Doom, if you would stop dreaming up excuses to promote your atheism and ask legitimate questions (meaning that you actually pay attention to the answers), you might learn something you never knew. Your reasoning is seriously flawed, but I suspect that you don’t care.
Do you really want to know the real truth or not? Philosophy is about love of truth, not promotion of politics.
If you don’t even understand what it is one refers to as “god”, how are you an atheist?
You were just baiting people for definitions for you to criticize.
Maybe the above is just poorly written (in that it lacks certain words and/or explanations to guide a reader to understanding your point),
because this argument, as I have interpreted it (from what’s there, I don’t know how else I could…), is (… i’m going to be blunt, because I can’t think of a gentler way to accurately describe it…)
ludicrous.
By its logic, one could say paranoia never existed until at least two people –with experiental and verbal backgrounds conducive to “recognizing” each other’s descriptions–
specified associated aspects (that they both experienced and deem an inseparable part of it) and coin a word for their collective identity.
It’s actually a little comical, because you say that for something to exist one must be able to explain it in detail–one who believes it must be able to corroborate its existence by describing it in such a way another recognizes it as something they’ve experienced;
the irony is that, though your intention assumed the requirement of material existence (two people living in a world that physically exists should be able to explain a physically existing thing to another by specifying physical particulars that make up its whole form and/or effects)
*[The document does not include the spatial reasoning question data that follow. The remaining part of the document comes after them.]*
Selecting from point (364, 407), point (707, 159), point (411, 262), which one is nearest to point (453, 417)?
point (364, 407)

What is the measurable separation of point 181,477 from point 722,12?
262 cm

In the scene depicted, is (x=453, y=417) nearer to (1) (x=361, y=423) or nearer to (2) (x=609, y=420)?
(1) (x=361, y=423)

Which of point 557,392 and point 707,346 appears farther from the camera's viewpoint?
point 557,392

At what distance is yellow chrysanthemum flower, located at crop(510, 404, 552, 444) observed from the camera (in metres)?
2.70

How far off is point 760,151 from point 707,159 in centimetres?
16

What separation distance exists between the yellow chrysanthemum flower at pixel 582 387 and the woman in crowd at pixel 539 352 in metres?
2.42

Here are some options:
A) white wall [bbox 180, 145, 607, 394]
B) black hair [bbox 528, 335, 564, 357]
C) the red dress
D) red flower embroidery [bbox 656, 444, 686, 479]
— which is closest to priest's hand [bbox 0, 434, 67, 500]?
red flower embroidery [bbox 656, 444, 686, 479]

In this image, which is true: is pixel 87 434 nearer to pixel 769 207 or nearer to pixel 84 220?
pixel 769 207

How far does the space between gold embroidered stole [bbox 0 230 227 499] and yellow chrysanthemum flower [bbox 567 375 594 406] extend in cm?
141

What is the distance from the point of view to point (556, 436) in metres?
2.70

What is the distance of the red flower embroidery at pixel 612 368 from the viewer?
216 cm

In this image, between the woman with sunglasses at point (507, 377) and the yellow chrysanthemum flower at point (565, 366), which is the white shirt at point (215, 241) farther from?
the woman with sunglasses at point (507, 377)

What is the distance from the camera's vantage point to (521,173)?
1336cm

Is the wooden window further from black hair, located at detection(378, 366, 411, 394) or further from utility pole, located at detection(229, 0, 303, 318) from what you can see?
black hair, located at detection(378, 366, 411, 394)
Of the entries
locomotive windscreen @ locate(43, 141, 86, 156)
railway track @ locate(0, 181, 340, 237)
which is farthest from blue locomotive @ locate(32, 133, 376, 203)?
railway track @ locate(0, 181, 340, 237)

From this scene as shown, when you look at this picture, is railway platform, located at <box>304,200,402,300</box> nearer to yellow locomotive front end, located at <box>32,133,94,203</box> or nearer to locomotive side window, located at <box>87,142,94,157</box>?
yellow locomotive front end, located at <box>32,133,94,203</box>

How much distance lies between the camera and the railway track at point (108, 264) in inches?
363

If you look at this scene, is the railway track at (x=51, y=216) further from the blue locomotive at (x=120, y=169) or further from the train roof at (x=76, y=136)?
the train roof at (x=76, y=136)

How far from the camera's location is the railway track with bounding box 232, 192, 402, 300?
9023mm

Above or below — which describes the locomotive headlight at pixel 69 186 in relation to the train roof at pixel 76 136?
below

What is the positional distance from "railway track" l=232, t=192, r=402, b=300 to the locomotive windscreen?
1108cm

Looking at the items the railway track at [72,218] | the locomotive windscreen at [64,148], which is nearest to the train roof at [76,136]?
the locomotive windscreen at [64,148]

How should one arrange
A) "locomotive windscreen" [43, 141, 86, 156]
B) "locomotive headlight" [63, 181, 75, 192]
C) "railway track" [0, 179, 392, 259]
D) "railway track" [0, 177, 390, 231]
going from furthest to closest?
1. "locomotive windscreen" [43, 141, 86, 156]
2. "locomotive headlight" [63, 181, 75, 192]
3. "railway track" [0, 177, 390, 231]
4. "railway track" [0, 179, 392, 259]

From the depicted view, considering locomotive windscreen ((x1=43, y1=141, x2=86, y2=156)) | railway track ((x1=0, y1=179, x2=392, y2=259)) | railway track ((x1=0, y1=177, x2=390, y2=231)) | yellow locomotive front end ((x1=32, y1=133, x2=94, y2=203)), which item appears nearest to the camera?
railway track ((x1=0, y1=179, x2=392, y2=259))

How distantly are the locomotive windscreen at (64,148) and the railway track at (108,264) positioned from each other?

your argument ultimately defines “existence” as “understanding”–something only exists if one recognizes another’s descriptions of it as an accurate portrayal of something they too have experienced.
Of course, there are plenty of people who have communicated about (a) god, and believe they are talking about the same thing, so your argument isn’t that they explain it in detail, it’s that they explain in details that you can identify. All you really said was “If I can’t make sense of what you are saying in such a way it accurately reflects any of my own experiences/knowledge, then it doesn’t exist”. According to your intended meaning of “exist”, this is ridiculous, but in terms of your subjective world-view, it’s accurate.
Some words can only be “understood” in light of certain experiences, beliefs, personality traits, “knowledge”, etc.
I will say Doom, and not by any interest in dissuading your perspectives on theism by the way, that the following statement does present a logical stumbling block considering your point is regarding whether the unquantifiable is capable of existing or not.
Which, if I replace the subject and leave all of the logic of the syntax in place then I get:
Yet, it is only by the implementation of dark matter, and by consequence dark energy (and now possibly dark flow; though not yet theoretically finished testing), that the theory of the on-going formulation of the big bang expansion of the universe is capable of holding together.
Take out dark matter and the related, and the measured universe does not coincide with the predictions that are created by the theory of a big bang.